Health Sciences

Groundbreaking spinal cord researcher Dr. Murray Blackmore earns NIH grant 

College of Health Sciences professor will use $400k R21 grant to study nerve cell regeneration

Dr. Murray Blackmore builds holistically on his breakthrough: using viral gene delivery to spur growth of damaged axons.

Dr. Murray Blackmore, professor of biomedical sciences in the College of Health Sciences, has been awarded a $415,000 R21 grant from the National Institutes of Health to study the connection between DNA structure and axon growth to aid the recovery process for those who have suffered nervous system trauma.  

The axon is the part of a nerve cell that carries signals from the brain to other parts of the body.  These cable-like structures are damaged and predominantly dormant following many spinal cord injuries — improving their growth is key to improving outcomes after trauma.   

One of Blackmore’s overall research objectives is to identify sets of transcription factors —proteins that can identify specific segments of DNA that allow neurons to improve their regenerative abilities.  
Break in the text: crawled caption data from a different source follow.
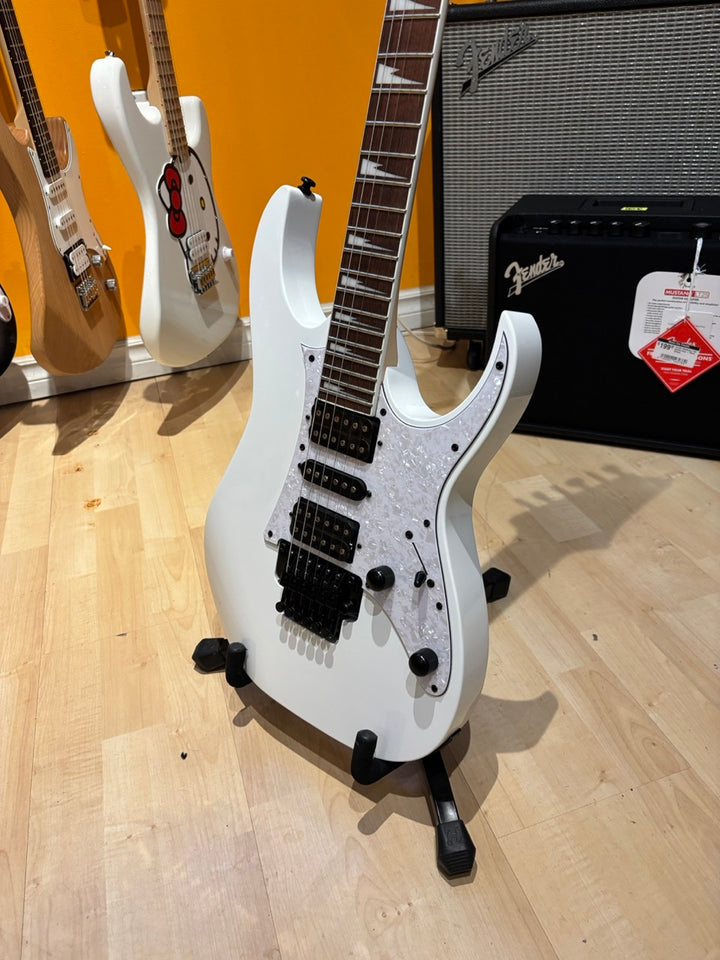 Ibanez - RG Standard (White) RG450DXBWH (DEMO "Miss-tinted Headstock Finish")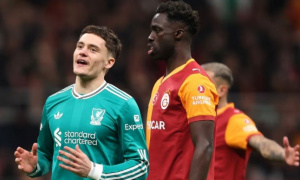 Paul Scholes chỉ trích Florian Wirtz làm hại lối chơi của Liverpool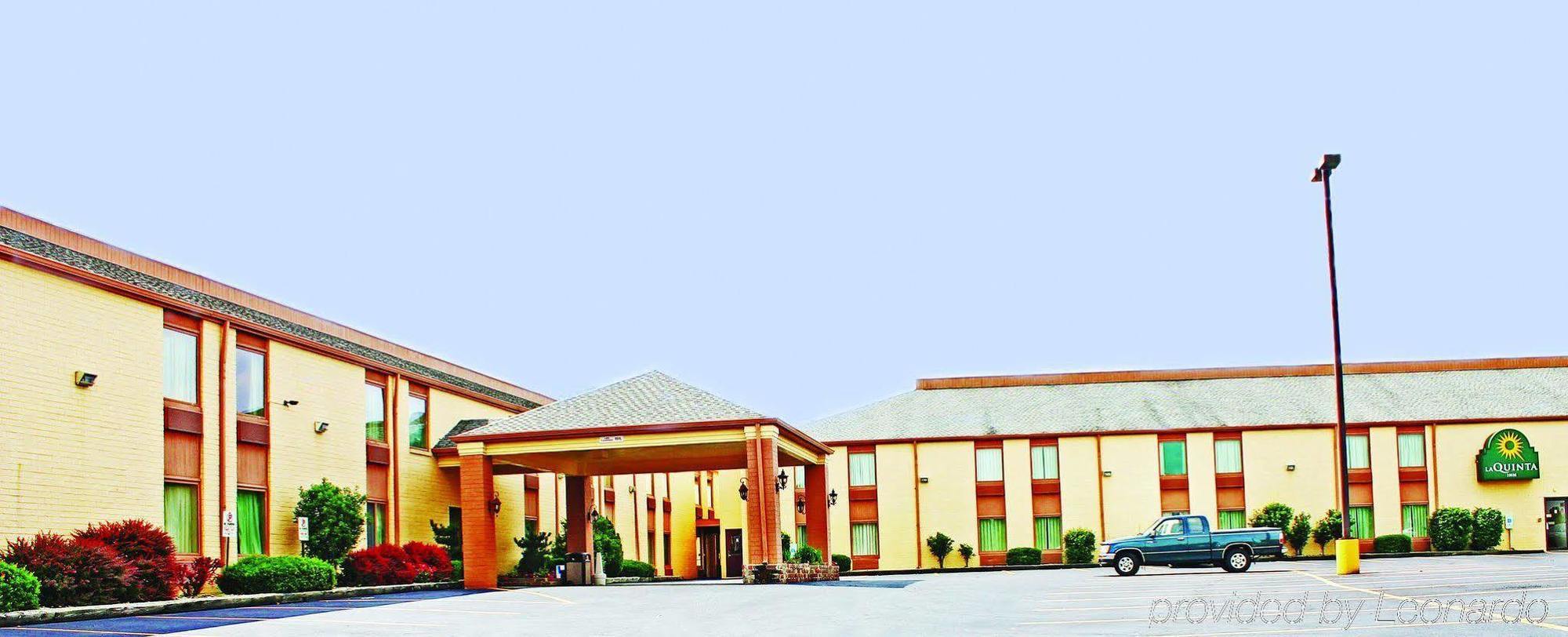 Days Inn & Suites By Wyndham Bloomington/Normal Il Exterior photo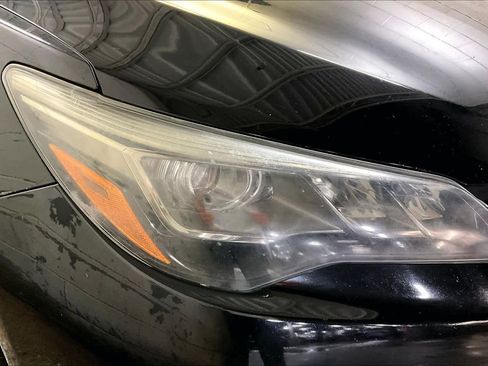 Used 2015 Toyota Camry XSE image 25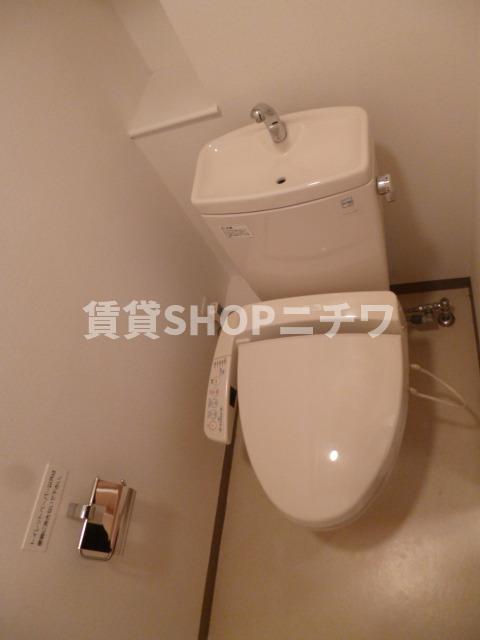 トイレ　暖房便座、シャワートイレ機能付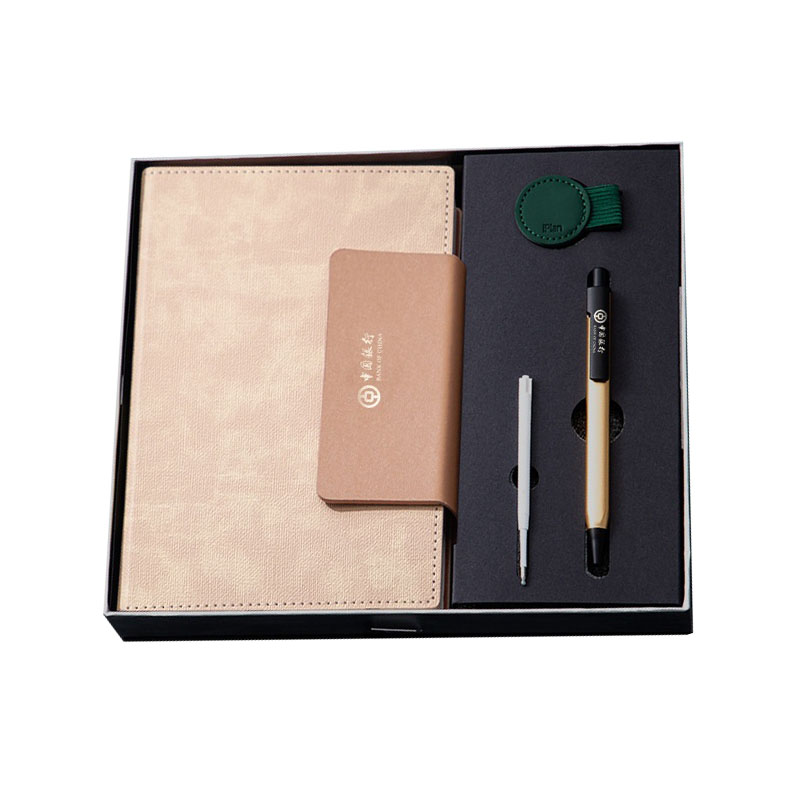 2025 New Design Promotional Items Custom Logo Colorful Luxury Gift Pen Keychain Corporate Business Gift Set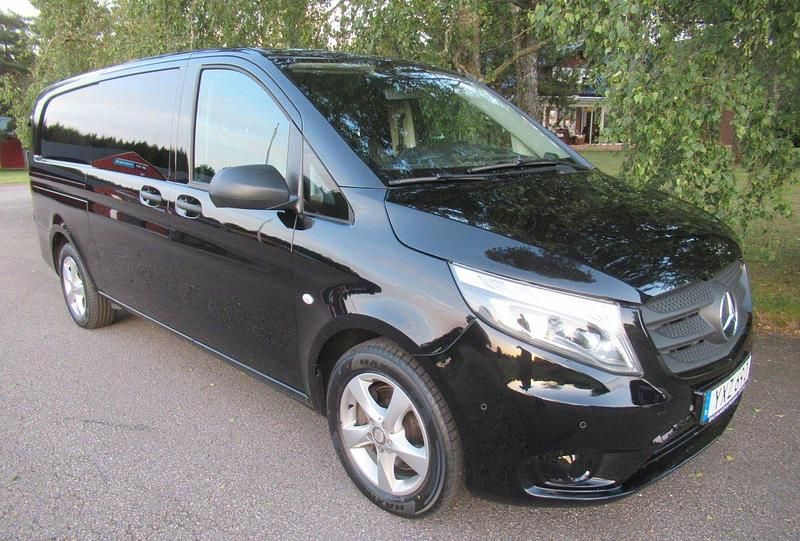 Svart (svart metallic) Begagnad 2018 Mercedes Vito Minibuss | 368 750 kr - Bild 1/4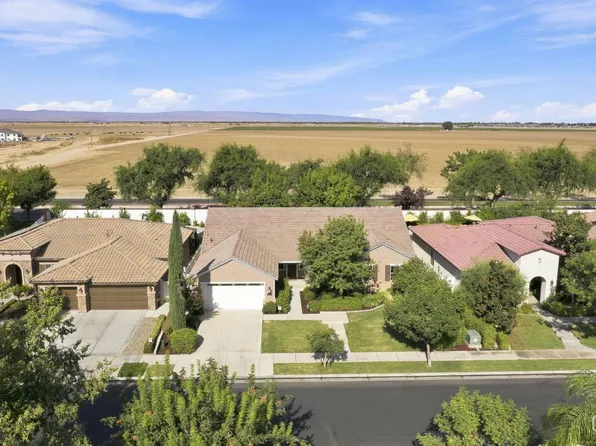 3113 Barrowby St, Bakersfield, CA 93311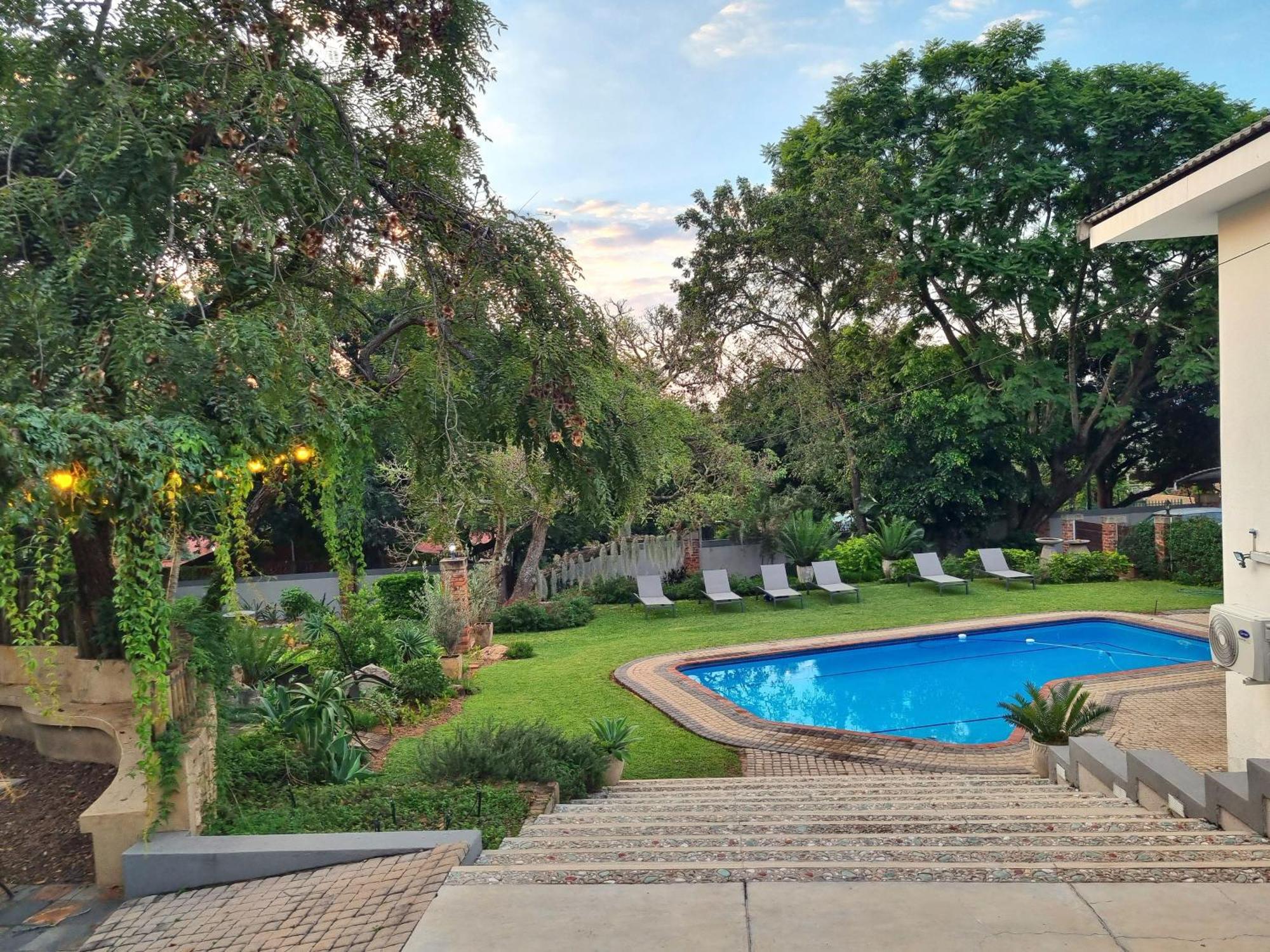 Hotel The Coral Tree Mbombela Esterno foto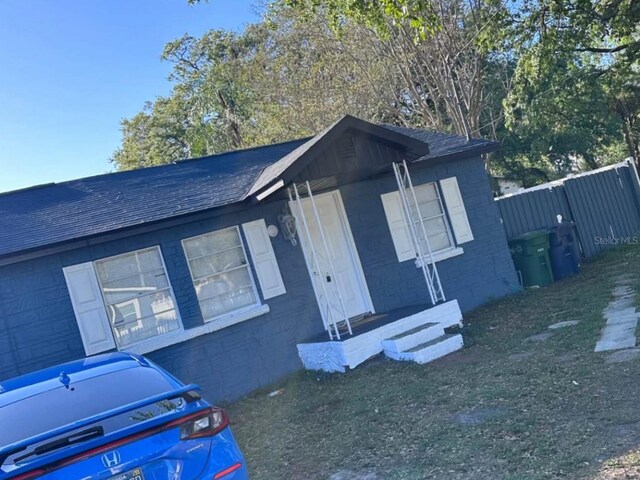 8218 N 18th St, Tampa, FL 33604 - photo 1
“My lab’s goal with this award is to take advantage of a transition in nervous system development where a maturing neuron abruptly switches from an intrinsic state that allows axon growth to one in which axon growth is slow or abortive,” Blackmore says. “Identifying transcription factors that govern this process allow us to test for their effects on regenerative growth of axons that will hopefully lead to breakthroughs in rehabilitating individuals with nervous system trauma.” 

Dr. David Baker, chair and professor of biomedical sciences, says Blackmore’s grant is a terrific opportunity to build on the established, cutting-edge research already occurring within his laboratory group. 

“Dr. Blackmore has been a leading spinal cord injury researcher nationally, and his name and reputation have become synonymous with research excellence at Marquette” Baker says. “His new R21 grant award positions him well to further advance his academic reputation in the pursuit of developing ground-breaking new approaches for treating spinal cord injury.”